PROBLEM -
Copy out the rows word for word, from the line with "Is the vegetation" up to and including the last line of the rows. Leave the pictures out of your answer.

(Excerpts from a spatial dataset)
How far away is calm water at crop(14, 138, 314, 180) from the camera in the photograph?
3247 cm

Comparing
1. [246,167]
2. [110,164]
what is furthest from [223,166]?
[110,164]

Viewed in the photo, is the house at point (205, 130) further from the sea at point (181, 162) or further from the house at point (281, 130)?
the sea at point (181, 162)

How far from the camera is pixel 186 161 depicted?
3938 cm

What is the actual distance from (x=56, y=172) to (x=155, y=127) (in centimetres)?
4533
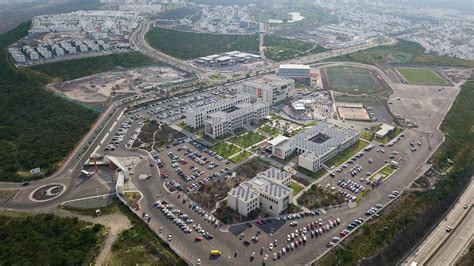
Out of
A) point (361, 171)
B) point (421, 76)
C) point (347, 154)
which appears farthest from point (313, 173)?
point (421, 76)

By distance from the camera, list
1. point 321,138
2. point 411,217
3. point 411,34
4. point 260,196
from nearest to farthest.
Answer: point 411,217 < point 260,196 < point 321,138 < point 411,34

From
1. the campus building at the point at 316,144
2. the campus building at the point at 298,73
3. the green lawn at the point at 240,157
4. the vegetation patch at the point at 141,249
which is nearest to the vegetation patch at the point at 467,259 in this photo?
the campus building at the point at 316,144

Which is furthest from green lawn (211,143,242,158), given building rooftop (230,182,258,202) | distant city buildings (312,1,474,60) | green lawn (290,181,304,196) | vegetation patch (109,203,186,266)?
distant city buildings (312,1,474,60)

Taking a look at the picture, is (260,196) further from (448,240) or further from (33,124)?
(33,124)

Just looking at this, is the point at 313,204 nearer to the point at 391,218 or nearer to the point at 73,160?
the point at 391,218

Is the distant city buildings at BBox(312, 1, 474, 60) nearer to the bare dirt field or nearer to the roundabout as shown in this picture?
the bare dirt field

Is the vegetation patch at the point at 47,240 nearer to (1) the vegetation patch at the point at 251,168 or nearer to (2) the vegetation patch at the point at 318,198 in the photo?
(1) the vegetation patch at the point at 251,168
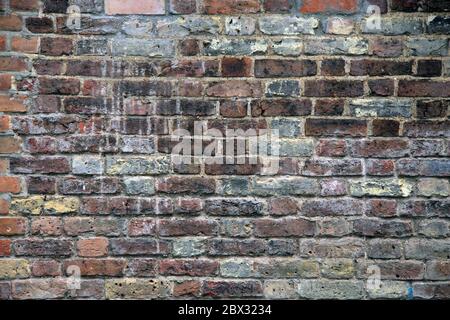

SOLUTION FOR THIS PROBLEM -
Is the vegetation patch at the point at 47,240 nearer to (1) the vegetation patch at the point at 251,168 or nearer to (2) the vegetation patch at the point at 318,198 in the photo?
(1) the vegetation patch at the point at 251,168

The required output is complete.